Le covoiturage est une variante intelligente et innovante de l’autopartage. Dans ce domain, le français Blablacar, présent dans de nombreux pays, compte plus de 25 millions d’utilisateurs. Sur courtes distances, Blablacar concurrence le bus et le taxi. Sur de longs trajets, Blablacar est considéré par la SNCF comme le concurrent le plus sérieux du TGV.

L’économie de partage devient aussi très présente dans les services à la personne.

En Australie, presque deux millions de personnes utilisent leur smartphone et l’application d’Airtaskers quand ils ont besoin d’aide pour bricoler, pour nettoyer un tapis, pour un travail de secrétariat, pour configurer un ordinateur, etc. Le Herald Sun, un journal de Melbourne, rapporte le cas d’un peintre auto-entrepreneur, Diz Jangra, récemment immigré en Australie qui gagne aujourd’hui plus de 150.000 euros par an grâce à Airtaskers en travaillant environ 40 heures par semaine.
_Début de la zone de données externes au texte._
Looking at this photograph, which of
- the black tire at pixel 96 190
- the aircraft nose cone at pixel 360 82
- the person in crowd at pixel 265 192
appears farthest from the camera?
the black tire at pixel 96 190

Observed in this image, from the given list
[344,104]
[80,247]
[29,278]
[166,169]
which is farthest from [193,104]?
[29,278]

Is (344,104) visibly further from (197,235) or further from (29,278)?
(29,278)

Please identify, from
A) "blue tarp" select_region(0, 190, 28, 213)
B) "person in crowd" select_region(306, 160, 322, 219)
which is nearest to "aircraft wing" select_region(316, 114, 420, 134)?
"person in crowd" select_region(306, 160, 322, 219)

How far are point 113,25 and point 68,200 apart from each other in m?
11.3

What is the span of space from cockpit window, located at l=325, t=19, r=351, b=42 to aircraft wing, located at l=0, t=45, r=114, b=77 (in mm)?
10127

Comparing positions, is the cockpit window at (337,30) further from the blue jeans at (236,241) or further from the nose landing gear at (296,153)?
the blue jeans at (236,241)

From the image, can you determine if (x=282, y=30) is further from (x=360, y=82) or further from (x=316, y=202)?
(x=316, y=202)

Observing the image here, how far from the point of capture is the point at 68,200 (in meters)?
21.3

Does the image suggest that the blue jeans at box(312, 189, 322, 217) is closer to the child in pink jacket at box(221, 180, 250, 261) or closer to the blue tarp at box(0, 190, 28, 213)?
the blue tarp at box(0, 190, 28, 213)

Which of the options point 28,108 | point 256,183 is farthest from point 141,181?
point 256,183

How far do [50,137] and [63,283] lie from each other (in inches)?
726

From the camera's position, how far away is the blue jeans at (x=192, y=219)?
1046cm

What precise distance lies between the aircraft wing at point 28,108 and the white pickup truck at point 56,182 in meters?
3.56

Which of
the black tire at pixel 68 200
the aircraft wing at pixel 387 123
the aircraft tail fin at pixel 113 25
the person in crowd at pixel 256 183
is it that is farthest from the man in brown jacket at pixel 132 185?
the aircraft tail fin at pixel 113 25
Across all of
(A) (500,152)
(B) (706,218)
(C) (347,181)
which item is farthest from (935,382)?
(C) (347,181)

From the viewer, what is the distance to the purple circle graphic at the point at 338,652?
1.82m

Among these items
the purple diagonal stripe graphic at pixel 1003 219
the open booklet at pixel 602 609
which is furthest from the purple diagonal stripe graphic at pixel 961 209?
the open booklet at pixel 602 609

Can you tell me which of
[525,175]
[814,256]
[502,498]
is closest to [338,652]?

En France, le site « Les talents d’Alphonse » permet aux jeunes actifs de profiter de l’expérience d’un retraité qui habite près de chez eux pour apprendre la musique, l’anglais, le jardinage, la couture voire garder les enfants et jouer avec eux. Le service est particulièrement apprécié des trentenaires, c’est aussi un moyen pour les anciens d’arrondir leur retraite et de rester en contact avec les jeunes générations. C’est aussi une bonne affaire pour la start-up à l’origine du concept.

La plateforme «  Seniors à votre Service » met également en relation seniors et employeurs. Elle s’adresse d’une part aux particulier qui ont besoin de services à domicile : gardiennage de maisons, aides aux personnes âgées, courses, ménage, etc. D’autre part, elle travaille également avec les entreprises qui recrutent des seniors pour des taches temporaires allant du secrétariat au marketing en passant par les ressources humaines, la finance et les télécommunications.

Un autre start-up, « Paupiette », met en relation étudiants et séniors sur le temps du déjeuner pour partager un bon petit plat. Une façon de lutter contre la solitude des séniors tout en proposant un repas complet à petit prix aux étudiants.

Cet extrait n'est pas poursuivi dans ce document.